When she finally left, I tossed the pen into the garbage and shook my head. Adam and his friends were sitting in the back, so I slid into a desk in the front row, as far away from them as possible, and didn’t look up from my notebook until after class had started. Our teacher, Mr. Phelps, announced we were doing a new project—it was time to grow baby frogs from tadpoles and observe them at all stages of life. It was going to take more than a month, and our final logbooks would be worth a third of our grade. And because my life wasn’t complicated enough already, Mr. Phelps thought it would be super fun to assign us new lab partners and pair me with—yep, you guessed it—Adam.
Lucky me.
I worked on keeping my face expressionless as Adam and I walked to our new lab table in the back of the room. I noticed that he’d combed his hair since I last saw him, and at that moment I decided to also place myself under the No Adam Rule, but in a No Being Friends with Adam way. I would do everything in my power to keep our conversation professional—frogs, bio, that was it. Judith’s using the gross pen as an excuse to see Adam reinforced just how much she and Meredith needed to stick to the No Adam Rule. And I couldn’t exactly ask them to keep away from Adam only to become friends with him myself, right?
“Hey—I never asked how your English quiz went,” Adam said as he sat down on one of the circular metal stools at our station.
“It went okay, I think.” I didn’t want to be totally rude, so I gave him a tight smile. “Thanks again for taking me through that ending.”
“No problem.” He put his elbow a couple inches away from mine on the black Formica tabletop. “I love a good story.”
I dropped my arm into my lap. What was the matter with him? I clear
ed my throat and made myself sound as no-nonsense and scientific as possible.
“So, frogs. Rana catesbeiana,” I said briskly.
“Rana cat-a-what?” Adam’s lips curved into a smile as he gave me a confused look from across the counter.
“Rana catesbeiana.” I tapped a page in our textbook. “That’s the scientific name for the American bullfrog.”
Adam nodded slowly, staring at me like I was crazy. Which was probably a good thing in terms of the NAR, especially if it scared him off a little.

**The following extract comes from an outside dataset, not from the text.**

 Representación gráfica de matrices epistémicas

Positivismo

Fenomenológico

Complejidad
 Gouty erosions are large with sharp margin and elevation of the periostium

I was thankful when Mr. Phelps came over and placed a jar filled with dirty water on our table. Inside, a little tadpole was squirming around, flipping its tails and bumping its head against the glass.
“Look at that.” Adam leaned forward to examine the tadpole as Mr. Phelps moved onto the table behind us. “Our boy. What should we name him? Kermit?”
“Too obvious.” I picked up the jar and squinted at the little guy. He was slimy but cute, with big buggy eyes and the stumpy beginnings of back legs. “Why don’t we call him Bogie?”
“As in Humphrey Bogart? That’s great. I love old movies.”
“You do?” I stared at Adam in surprise. I love old movies almost as much as I love ice cream.
“Of course. I loved Bogie in The Petrified Forest. You ever see that one?”
I set Bogie the tadpole’s jar back on the counter. “That’s so weird, I seriously just rented that this past weekend!” What is it about guys liking old movies that makes them seem really sophisticated?
Adam smiled and locked eyes with me, and that was when I started to get a little nervous. Who was this guy?